Su propio «sobrehistoricismo» se deduce de su historicismo humanitarista, que presupone que cabe hacer Historia «desde la Humanidad». ¿De verdad se ha leído España frente a Europa? Me parece que somos de la misma generación, pero no «leemos» igual.

Su peculiar preferencia por la vocación de historiador (como la de muchos de los discípulos de Tuñón de Lara) encubre una ideología apátrida, internacionalista. Su «pro-fesión» le permitiría vislumbrar la realidad (política) desde plataformas sublimes, por encima de patrioterismos (reaccionarios).

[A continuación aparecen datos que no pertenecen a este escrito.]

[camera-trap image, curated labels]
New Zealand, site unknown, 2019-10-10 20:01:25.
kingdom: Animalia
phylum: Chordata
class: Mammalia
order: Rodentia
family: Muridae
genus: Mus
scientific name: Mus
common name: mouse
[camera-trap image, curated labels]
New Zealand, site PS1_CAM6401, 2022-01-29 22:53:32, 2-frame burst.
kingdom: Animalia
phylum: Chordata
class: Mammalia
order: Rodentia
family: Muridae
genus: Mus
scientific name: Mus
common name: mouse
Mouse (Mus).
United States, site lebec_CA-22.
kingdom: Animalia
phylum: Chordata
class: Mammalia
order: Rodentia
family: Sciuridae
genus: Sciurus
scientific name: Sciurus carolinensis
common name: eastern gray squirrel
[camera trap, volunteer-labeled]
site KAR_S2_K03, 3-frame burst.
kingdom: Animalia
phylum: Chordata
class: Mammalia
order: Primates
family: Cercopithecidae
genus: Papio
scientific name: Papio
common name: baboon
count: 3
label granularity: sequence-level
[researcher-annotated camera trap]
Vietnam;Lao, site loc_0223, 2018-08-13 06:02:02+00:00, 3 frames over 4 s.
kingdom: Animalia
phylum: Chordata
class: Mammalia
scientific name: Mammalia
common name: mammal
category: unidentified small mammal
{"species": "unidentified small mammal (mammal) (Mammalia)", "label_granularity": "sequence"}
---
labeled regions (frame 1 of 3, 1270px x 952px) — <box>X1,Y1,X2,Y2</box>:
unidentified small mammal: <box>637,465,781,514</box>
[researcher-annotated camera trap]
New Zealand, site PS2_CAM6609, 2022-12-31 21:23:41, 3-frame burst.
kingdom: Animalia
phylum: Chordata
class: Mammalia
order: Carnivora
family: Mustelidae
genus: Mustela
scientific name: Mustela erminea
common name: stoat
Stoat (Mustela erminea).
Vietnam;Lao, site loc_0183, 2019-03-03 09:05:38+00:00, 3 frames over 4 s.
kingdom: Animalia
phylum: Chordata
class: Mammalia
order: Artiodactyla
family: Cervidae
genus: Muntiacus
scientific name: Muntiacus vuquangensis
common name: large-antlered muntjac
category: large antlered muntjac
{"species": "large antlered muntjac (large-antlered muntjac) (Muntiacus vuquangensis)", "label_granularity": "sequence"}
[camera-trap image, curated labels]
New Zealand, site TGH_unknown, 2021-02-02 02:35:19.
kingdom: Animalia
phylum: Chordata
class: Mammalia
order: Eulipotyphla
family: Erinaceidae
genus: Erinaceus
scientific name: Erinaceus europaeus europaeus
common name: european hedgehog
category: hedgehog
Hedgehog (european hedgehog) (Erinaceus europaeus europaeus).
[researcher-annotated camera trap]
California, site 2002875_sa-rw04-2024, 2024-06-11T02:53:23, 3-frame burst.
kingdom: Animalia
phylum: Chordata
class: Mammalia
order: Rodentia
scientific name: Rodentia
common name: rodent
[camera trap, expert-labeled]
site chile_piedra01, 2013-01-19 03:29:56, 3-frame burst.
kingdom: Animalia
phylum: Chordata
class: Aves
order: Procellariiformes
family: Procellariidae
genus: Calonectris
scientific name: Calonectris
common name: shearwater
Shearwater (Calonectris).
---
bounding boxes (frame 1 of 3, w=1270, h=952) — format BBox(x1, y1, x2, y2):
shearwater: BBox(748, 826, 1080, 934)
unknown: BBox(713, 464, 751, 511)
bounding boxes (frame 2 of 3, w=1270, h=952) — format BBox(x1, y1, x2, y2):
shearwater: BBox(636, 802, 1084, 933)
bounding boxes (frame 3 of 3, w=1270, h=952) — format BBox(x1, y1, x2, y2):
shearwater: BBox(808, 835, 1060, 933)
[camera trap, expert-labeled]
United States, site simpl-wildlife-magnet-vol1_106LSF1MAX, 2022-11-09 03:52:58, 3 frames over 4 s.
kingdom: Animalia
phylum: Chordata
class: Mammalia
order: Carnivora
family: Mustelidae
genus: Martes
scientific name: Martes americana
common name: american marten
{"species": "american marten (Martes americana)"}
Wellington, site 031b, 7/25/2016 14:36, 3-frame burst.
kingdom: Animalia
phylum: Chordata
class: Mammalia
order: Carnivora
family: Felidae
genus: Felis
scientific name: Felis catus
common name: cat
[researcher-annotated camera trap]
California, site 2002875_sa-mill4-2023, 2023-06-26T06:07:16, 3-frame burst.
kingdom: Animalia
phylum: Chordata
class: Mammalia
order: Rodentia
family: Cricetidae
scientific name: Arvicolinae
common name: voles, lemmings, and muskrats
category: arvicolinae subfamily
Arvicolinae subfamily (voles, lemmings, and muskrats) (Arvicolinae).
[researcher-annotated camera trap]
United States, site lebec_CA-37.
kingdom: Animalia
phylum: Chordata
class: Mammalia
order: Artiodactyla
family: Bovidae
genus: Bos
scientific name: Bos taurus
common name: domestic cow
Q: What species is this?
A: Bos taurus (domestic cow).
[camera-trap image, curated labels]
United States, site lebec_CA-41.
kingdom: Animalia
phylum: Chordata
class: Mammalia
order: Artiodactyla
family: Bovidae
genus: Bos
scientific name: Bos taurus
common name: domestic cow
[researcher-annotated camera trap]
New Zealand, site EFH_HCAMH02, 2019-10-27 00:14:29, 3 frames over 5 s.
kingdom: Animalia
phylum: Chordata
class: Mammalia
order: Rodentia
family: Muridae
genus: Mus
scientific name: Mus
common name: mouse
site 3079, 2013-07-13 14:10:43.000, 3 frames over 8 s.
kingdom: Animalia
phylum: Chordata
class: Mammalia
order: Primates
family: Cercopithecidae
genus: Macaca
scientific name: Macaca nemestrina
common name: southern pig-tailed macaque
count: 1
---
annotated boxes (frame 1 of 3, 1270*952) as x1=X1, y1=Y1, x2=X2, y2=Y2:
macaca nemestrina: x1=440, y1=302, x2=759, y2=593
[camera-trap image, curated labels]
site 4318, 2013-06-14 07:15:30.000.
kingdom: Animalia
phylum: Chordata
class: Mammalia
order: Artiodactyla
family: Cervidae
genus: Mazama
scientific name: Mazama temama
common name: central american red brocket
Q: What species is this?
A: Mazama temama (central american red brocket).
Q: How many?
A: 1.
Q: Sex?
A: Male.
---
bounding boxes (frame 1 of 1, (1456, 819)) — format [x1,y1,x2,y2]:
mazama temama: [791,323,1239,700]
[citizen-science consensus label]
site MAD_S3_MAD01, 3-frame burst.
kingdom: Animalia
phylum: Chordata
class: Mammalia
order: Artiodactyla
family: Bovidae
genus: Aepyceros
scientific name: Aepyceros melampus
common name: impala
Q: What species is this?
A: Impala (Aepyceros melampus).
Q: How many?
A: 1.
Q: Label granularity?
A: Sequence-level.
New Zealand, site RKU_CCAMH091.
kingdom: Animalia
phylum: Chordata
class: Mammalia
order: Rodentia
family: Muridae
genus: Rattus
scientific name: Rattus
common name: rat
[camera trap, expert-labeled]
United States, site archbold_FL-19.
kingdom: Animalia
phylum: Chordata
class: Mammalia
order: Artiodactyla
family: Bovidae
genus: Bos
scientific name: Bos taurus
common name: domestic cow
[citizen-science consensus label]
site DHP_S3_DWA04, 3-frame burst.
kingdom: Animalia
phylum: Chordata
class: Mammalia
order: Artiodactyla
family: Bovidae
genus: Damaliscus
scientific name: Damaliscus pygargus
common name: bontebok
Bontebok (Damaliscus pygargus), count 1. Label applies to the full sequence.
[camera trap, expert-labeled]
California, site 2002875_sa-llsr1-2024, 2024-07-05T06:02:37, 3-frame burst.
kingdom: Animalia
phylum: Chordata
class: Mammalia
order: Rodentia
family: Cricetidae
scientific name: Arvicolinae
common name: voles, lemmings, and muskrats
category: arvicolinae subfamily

Nuestro purísimo historiador no milita en ningún partido, pero ¿qué piensa de la «autodeterminación de los pueblos»? ¿Cree que el plan Ibarreche (o debemos decir «Ibarretxe», como hace él) es aceptable, aunque se desarrolle sin «violencia»? ¿Y del «plan Maragall», qué piensa? ¿Le trae sin cuidado con tal de seguir historiografiando? No queremos ser impertinentes, simplemente saber algo más de su «racionalidad histórica» y política.

Sus consideraciones sobre la posible vinculación de sus cuatro contrincantes (homogeneizados) con algún «partido x (¿Popular? ¿Falange? ¿Comunión Tradicionalista?)», es el remate de la faena, que confirma su visión «maniquea» y simplista de la realidad. ¿Es que, dejando de lado otras consideraciones, para don Enrique son todos equiparables?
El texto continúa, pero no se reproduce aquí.